═══ Information given

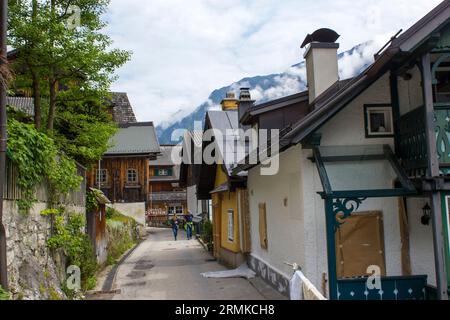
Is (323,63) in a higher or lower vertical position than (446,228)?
higher

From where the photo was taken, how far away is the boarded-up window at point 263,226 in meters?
13.1

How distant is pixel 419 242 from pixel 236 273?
7.32 metres

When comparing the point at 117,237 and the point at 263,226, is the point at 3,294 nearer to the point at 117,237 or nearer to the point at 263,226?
the point at 263,226

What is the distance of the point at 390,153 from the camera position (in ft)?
29.9

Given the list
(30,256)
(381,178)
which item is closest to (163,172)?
(381,178)

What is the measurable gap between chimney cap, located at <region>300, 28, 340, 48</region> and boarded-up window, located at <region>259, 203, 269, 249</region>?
5.05 metres

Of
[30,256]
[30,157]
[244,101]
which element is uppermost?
[244,101]

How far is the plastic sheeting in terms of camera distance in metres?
14.6

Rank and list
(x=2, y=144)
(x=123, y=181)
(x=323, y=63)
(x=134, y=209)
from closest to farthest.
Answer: (x=2, y=144) < (x=323, y=63) < (x=134, y=209) < (x=123, y=181)

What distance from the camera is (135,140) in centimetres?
3912

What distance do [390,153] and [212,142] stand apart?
12138 mm

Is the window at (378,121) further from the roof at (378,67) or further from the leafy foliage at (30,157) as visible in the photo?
the leafy foliage at (30,157)

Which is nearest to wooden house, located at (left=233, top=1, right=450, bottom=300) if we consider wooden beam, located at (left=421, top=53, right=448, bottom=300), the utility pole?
wooden beam, located at (left=421, top=53, right=448, bottom=300)
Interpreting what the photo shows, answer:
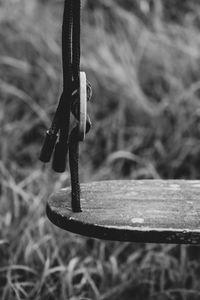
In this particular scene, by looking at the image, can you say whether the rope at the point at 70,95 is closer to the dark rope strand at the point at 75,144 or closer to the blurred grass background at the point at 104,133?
the dark rope strand at the point at 75,144

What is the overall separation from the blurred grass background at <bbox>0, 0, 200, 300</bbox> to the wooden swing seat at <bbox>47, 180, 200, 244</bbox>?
52 cm

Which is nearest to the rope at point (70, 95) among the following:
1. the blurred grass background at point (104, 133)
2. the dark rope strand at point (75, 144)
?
the dark rope strand at point (75, 144)

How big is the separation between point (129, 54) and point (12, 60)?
1.98 feet

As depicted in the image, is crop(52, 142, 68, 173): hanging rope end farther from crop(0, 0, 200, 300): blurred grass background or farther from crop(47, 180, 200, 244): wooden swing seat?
crop(0, 0, 200, 300): blurred grass background

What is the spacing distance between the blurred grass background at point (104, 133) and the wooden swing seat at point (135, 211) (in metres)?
0.52

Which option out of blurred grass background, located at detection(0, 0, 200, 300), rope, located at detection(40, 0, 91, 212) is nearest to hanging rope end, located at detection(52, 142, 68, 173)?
rope, located at detection(40, 0, 91, 212)

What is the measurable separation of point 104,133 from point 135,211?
1707 millimetres

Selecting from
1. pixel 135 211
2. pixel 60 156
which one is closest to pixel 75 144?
pixel 60 156

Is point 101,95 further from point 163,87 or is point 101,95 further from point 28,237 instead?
point 28,237

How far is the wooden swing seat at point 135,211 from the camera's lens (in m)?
1.19

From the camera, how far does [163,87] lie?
132 inches

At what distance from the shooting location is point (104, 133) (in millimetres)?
3008

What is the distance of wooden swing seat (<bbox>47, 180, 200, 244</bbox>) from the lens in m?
1.19

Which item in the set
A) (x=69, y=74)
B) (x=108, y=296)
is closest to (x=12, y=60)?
(x=108, y=296)
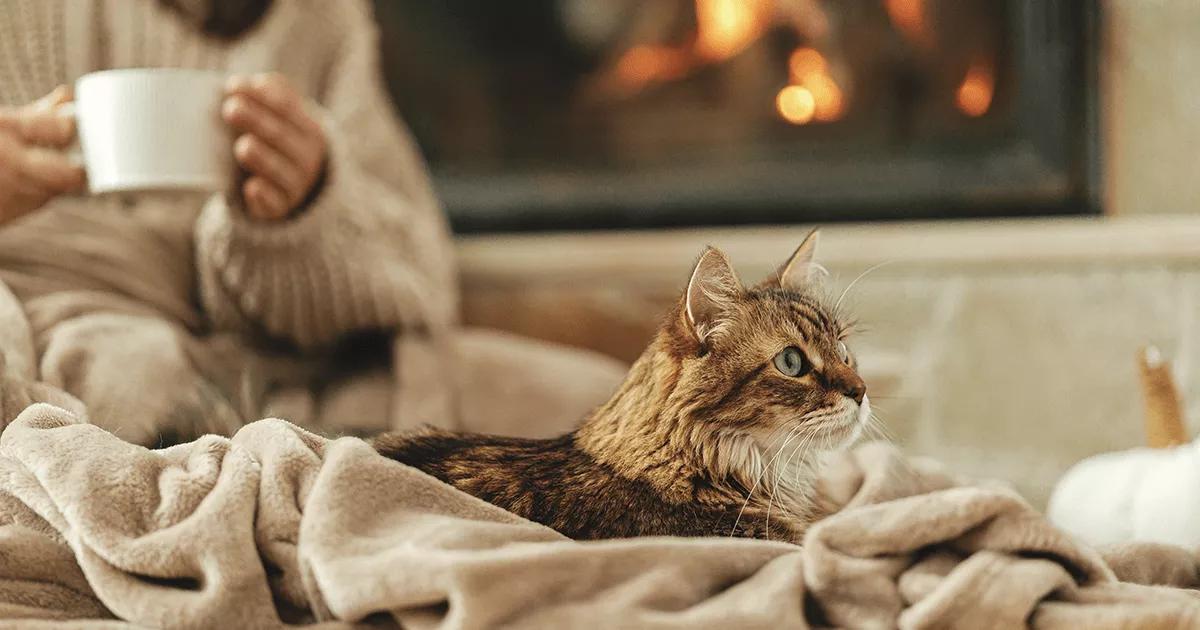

══════

Can you turn every line of the records above into a numbered list, skipping the blank lines and omitting the pictures?

§ Solution to this task
1. Is (323,63) in a higher or lower vertical position than (446,228)?
2. higher
3. From where the photo was taken, how far away is the boarded-up window at point 263,226 in meters?
4. 13.1
5. How distant is pixel 419 242 from pixel 236 273?
6. 7.32 metres
7. When comparing the point at 117,237 and the point at 263,226, is the point at 3,294 nearer to the point at 117,237 or nearer to the point at 263,226?
8. the point at 263,226
9. What is the distance of the point at 390,153 from the camera position (in ft)?
10. 29.9
11. Given the list
12. (30,256)
13. (381,178)
14. which item is closest to (163,172)?
15. (381,178)
16. What is the measurable gap between chimney cap, located at <region>300, 28, 340, 48</region> and boarded-up window, located at <region>259, 203, 269, 249</region>?
17. 5.05 metres
18. Of
19. [30,256]
20. [30,157]
21. [244,101]
22. which element is uppermost?
23. [244,101]
24. How far is the plastic sheeting in terms of camera distance in metres?
25. 14.6
26. Rank and list
27. (x=2, y=144)
28. (x=123, y=181)
29. (x=323, y=63)
30. (x=134, y=209)
31. from closest to farthest.
32. Answer: (x=2, y=144) < (x=323, y=63) < (x=134, y=209) < (x=123, y=181)
33. What distance from the camera is (135,140) in centimetres?
34. 3912
35. What distance do [390,153] and [212,142] stand apart?
36. 12138 mm
37. Is the window at (378,121) further from the roof at (378,67) or further from the leafy foliage at (30,157) as visible in the photo?
38. the leafy foliage at (30,157)
39. Which is nearest to wooden house, located at (left=233, top=1, right=450, bottom=300) if we consider wooden beam, located at (left=421, top=53, right=448, bottom=300), the utility pole?
40. wooden beam, located at (left=421, top=53, right=448, bottom=300)
41. Interpreting what the photo shows, answer:
42. In this particular scene, by looking at the image, can you say whether the rope at the point at 70,95 is closer to the dark rope strand at the point at 75,144 or closer to the blurred grass background at the point at 104,133?
43. the dark rope strand at the point at 75,144
44. What is the overall separation from the blurred grass background at <bbox>0, 0, 200, 300</bbox> to the wooden swing seat at <bbox>47, 180, 200, 244</bbox>?
45. 52 cm
46. Which is nearest to the rope at point (70, 95) among the following:
47. 1. the blurred grass background at point (104, 133)
48. 2. the dark rope strand at point (75, 144)
49. ?
50. the dark rope strand at point (75, 144)
51. How big is the separation between point (129, 54) and point (12, 60)?
52. 1.98 feet
53. As depicted in the image, is crop(52, 142, 68, 173): hanging rope end farther from crop(0, 0, 200, 300): blurred grass background or farther from crop(47, 180, 200, 244): wooden swing seat?
54. crop(0, 0, 200, 300): blurred grass background
55. What is the spacing distance between the blurred grass background at point (104, 133) and the wooden swing seat at point (135, 211) (in metres)?
56. 0.52
57. Which option out of blurred grass background, located at detection(0, 0, 200, 300), rope, located at detection(40, 0, 91, 212) is nearest to hanging rope end, located at detection(52, 142, 68, 173)?
58. rope, located at detection(40, 0, 91, 212)
59. What is the measurable separation of point 104,133 from point 135,211?
60. 1707 millimetres
61. Selecting from
62. 1. pixel 135 211
63. 2. pixel 60 156
64. which one is closest to pixel 75 144?
65. pixel 60 156
66. Is point 101,95 further from point 163,87 or is point 101,95 further from point 28,237 instead?
67. point 28,237
68. How far is the wooden swing seat at point 135,211 from the camera's lens (in m)?
69. 1.19
70. From the camera, how far does [163,87] lie?
71. 132 inches
72. At what distance from the shooting location is point (104, 133) (in millimetres)?
73. 3008
74. What is the distance of wooden swing seat (<bbox>47, 180, 200, 244</bbox>) from the lens in m?
75. 1.19
76. Which item in the set
77. A) (x=69, y=74)
78. B) (x=108, y=296)
79. is closest to (x=12, y=60)?
80. (x=108, y=296)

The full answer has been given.